======== STORED DATA ========
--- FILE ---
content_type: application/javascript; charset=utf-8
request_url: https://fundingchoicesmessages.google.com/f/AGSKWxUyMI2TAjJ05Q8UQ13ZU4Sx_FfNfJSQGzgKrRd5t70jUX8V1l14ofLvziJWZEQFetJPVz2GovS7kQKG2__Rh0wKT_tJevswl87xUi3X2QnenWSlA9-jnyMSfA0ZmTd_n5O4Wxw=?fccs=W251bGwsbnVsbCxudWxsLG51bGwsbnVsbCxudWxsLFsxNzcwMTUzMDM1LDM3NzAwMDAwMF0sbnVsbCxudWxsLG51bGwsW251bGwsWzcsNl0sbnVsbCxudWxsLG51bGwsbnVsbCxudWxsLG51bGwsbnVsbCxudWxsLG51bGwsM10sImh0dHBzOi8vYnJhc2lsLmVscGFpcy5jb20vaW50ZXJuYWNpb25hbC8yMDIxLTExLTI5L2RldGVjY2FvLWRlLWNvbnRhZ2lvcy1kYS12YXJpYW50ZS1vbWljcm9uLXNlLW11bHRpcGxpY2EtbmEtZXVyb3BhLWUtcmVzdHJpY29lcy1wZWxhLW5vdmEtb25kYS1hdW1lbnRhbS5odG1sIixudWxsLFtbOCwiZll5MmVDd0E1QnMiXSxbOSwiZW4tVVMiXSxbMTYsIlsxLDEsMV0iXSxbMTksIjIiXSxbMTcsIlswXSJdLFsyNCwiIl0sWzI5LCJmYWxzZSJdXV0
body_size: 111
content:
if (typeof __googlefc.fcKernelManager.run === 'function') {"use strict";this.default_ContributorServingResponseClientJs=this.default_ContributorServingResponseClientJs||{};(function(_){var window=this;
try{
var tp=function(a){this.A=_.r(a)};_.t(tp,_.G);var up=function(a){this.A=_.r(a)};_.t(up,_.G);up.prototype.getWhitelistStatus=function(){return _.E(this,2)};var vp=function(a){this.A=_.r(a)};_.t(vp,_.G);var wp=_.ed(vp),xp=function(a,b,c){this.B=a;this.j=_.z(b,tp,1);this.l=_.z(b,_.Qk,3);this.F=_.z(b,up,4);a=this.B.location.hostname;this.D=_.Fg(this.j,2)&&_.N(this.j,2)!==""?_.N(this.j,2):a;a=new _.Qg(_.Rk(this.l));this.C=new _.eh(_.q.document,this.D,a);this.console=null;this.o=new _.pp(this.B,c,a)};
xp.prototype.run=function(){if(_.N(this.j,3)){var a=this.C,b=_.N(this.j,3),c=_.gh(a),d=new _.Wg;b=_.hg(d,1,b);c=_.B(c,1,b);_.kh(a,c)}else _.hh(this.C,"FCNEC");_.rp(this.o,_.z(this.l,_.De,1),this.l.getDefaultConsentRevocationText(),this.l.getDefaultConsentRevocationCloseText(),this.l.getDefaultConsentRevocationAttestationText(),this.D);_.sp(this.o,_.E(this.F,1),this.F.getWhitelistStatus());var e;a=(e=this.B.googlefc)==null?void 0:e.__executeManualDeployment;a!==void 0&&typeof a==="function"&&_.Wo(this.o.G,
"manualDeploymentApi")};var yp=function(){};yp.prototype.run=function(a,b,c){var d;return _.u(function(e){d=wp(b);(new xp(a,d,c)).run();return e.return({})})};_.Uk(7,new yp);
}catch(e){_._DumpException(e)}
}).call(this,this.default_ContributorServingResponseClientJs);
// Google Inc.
========
* WHAT NEEDS TO BE DONE *
Print all entries again, exactly.

* EXPECTED ANSWER *
--- FILE ---
content_type: application/javascript; charset=utf-8
request_url: https://fundingchoicesmessages.google.com/f/AGSKWxUyMI2TAjJ05Q8UQ13ZU4Sx_FfNfJSQGzgKrRd5t70jUX8V1l14ofLvziJWZEQFetJPVz2GovS7kQKG2__Rh0wKT_tJevswl87xUi3X2QnenWSlA9-jnyMSfA0ZmTd_n5O4Wxw=?fccs=W251bGwsbnVsbCxudWxsLG51bGwsbnVsbCxudWxsLFsxNzcwMTUzMDM1LDM3NzAwMDAwMF0sbnVsbCxudWxsLG51bGwsW251bGwsWzcsNl0sbnVsbCxudWxsLG51bGwsbnVsbCxudWxsLG51bGwsbnVsbCxudWxsLG51bGwsM10sImh0dHBzOi8vYnJhc2lsLmVscGFpcy5jb20vaW50ZXJuYWNpb25hbC8yMDIxLTExLTI5L2RldGVjY2FvLWRlLWNvbnRhZ2lvcy1kYS12YXJpYW50ZS1vbWljcm9uLXNlLW11bHRpcGxpY2EtbmEtZXVyb3BhLWUtcmVzdHJpY29lcy1wZWxhLW5vdmEtb25kYS1hdW1lbnRhbS5odG1sIixudWxsLFtbOCwiZll5MmVDd0E1QnMiXSxbOSwiZW4tVVMiXSxbMTYsIlsxLDEsMV0iXSxbMTksIjIiXSxbMTcsIlswXSJdLFsyNCwiIl0sWzI5LCJmYWxzZSJdXV0
body_size: 111
content:
if (typeof __googlefc.fcKernelManager.run === 'function') {"use strict";this.default_ContributorServingResponseClientJs=this.default_ContributorServingResponseClientJs||{};(function(_){var window=this;
try{
var tp=function(a){this.A=_.r(a)};_.t(tp,_.G);var up=function(a){this.A=_.r(a)};_.t(up,_.G);up.prototype.getWhitelistStatus=function(){return _.E(this,2)};var vp=function(a){this.A=_.r(a)};_.t(vp,_.G);var wp=_.ed(vp),xp=function(a,b,c){this.B=a;this.j=_.z(b,tp,1);this.l=_.z(b,_.Qk,3);this.F=_.z(b,up,4);a=this.B.location.hostname;this.D=_.Fg(this.j,2)&&_.N(this.j,2)!==""?_.N(this.j,2):a;a=new _.Qg(_.Rk(this.l));this.C=new _.eh(_.q.document,this.D,a);this.console=null;this.o=new _.pp(this.B,c,a)};
xp.prototype.run=function(){if(_.N(this.j,3)){var a=this.C,b=_.N(this.j,3),c=_.gh(a),d=new _.Wg;b=_.hg(d,1,b);c=_.B(c,1,b);_.kh(a,c)}else _.hh(this.C,"FCNEC");_.rp(this.o,_.z(this.l,_.De,1),this.l.getDefaultConsentRevocationText(),this.l.getDefaultConsentRevocationCloseText(),this.l.getDefaultConsentRevocationAttestationText(),this.D);_.sp(this.o,_.E(this.F,1),this.F.getWhitelistStatus());var e;a=(e=this.B.googlefc)==null?void 0:e.__executeManualDeployment;a!==void 0&&typeof a==="function"&&_.Wo(this.o.G,
"manualDeploymentApi")};var yp=function(){};yp.prototype.run=function(a,b,c){var d;return _.u(function(e){d=wp(b);(new xp(a,d,c)).run();return e.return({})})};_.Uk(7,new yp);
}catch(e){_._DumpException(e)}
}).call(this,this.default_ContributorServingResponseClientJs);
// Google Inc.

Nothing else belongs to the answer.